What is money and what is it worth? We take a look.
Have you ever looked at that familiar phrase written on every Bank of England banknote, which says "I promise to pay the bearer on demand the sum of Ten Pounds" (or whatever the denomination), and wondered what it actually means?
Well, it's an important part of the history of money, and how modern currencies came about.
In ancient times, of course, people traded by barter. If one family or tribe raised sheep, and another made flint knives, when time for Sunday dinner came round, it made a lot of sense for each to trade some of their produce with the other, so that everyone could have a nice bit of meat and the tools to prepare it.
That would be less convenient should you, say, be a fletcher who needed your shoes repaired, but the cobbler didn't want any arrows, and instead fancied a nice bit of lamb. You might end up having to trade your arrows for some flint knives, then swap them for some chops to take to the cobbler.
No society would have got very far without a universally accepted token of exchange, and many have been adopted, usually based on some sort of commonly accepted commodity. The most obvious examples are precious metals, especially silver and gold, which were given value because of their scarcity (even if they had little practical use other than to sit there and be shiny).
Trading systems arose whereby goods and services were priced in amounts of gold, silver, copper, and all sorts of things -- all that was really required was that the "money" substances be easily portable, non-perishable, and hard to obtain.
Coinage in precious metals was issued, so people could know they had a predetermined amount of it at the appropriate purity. The earliest use of stamped coins made from precious metals is currently thought to date to at least 600 BC.
There were many problems with such systems, including forgery, "clipping" -- in which people actually shaved bits of gold and silver off the edges of the coins, leading to the milling of coin edges to make it impossible to hide, and the sheer burden of carrying heavy bags of metal around with you.
As the world developed and financial transactions became ever more complicated, something more convenient was needed, and systems of what is known as Representative Money arose -- in the form of banknotes, and coins made from low value materials. Although we may think of banknotes as a relatively recent invention -- they came into use in Europe around the 17th century -- the earliest recorded paper money is thought to date to the Chinese Song Dynasty, around the 10th century AD.
Instead of the currency itself holding value, banknotes represented a value in real commodities for which they could be exchanged. So instead of handing over, say, a pound of silver for a large transaction, you could present a note written by your bank which promised to pay the bearer the actual metal upon presentation -- the heavy silver stayed in the bank, while all you had to carry around was a "silver token" printed in paper.
And that's where the "I promise to pay..." thing comes from. At various past times, you really could present a £1 note to the Bank of England and walk out with your pound weight of silver, or exchange a £5 note for five gold sovereigns.
But today, the idea of tying the value of money to a commodity like gold or silver is long abandoned.
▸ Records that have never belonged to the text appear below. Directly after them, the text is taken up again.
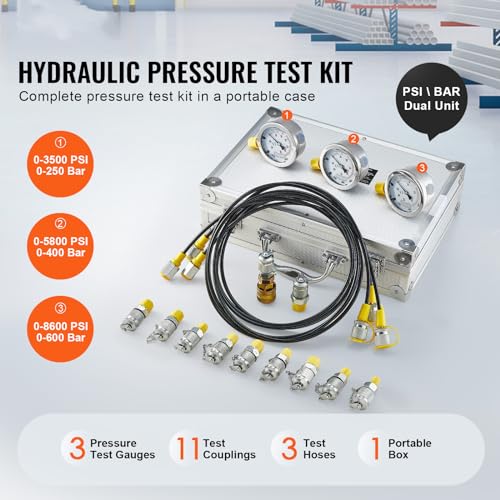 HYDRAULIC PRESSURE TEST KIT
Complete pressure test kit in a portable case

PSI \ BAR Dual Unit

①
0-3500 PSI
0-250 Bar

②
0-5800 PSI
0-400 Bar

③
0-8600 PSI
0-600 Bar

1

2

3

3 Pressure Test Gauges

11 Test Couplings

3 Test Hoses

1 Portable Box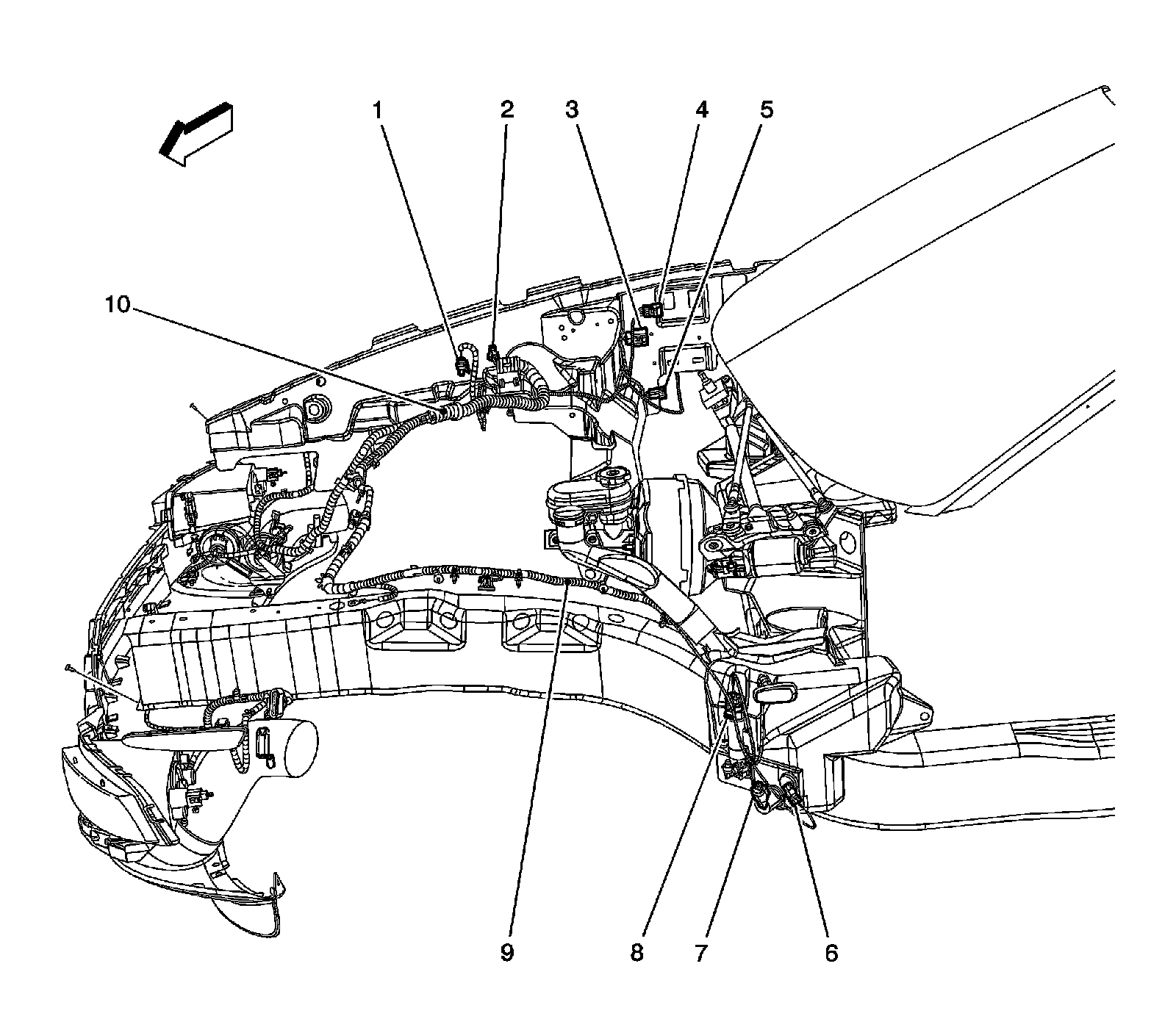 1
2
3
4
5
10
9
8
7
6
Instead, we use a system of money whose amount is declared by government order, or fiat, and it has no intrinsic commodity value at all -- all you can exchange notes for at the Bank of England these days is more notes or coins of the same stuff. Central banks are able to issue as much or as little money as they wish, leaving the free market to decide on its value in exactly the same way as it values other goods and services.
When we looked at Quantitative Easing recently, we saw how central banks can increase or decrease the money supply to try to achieve whatever monetary goals they desire -- be that steady inflation at a set target, stimulation of liquidity, or whatever.
Under a fiat money system, government controlled central banks are in sole charge of the money supply, and are able to create and destroy as much of it as they like -- we'll take a look at modern aspects of the money supply in a later instalment in this series.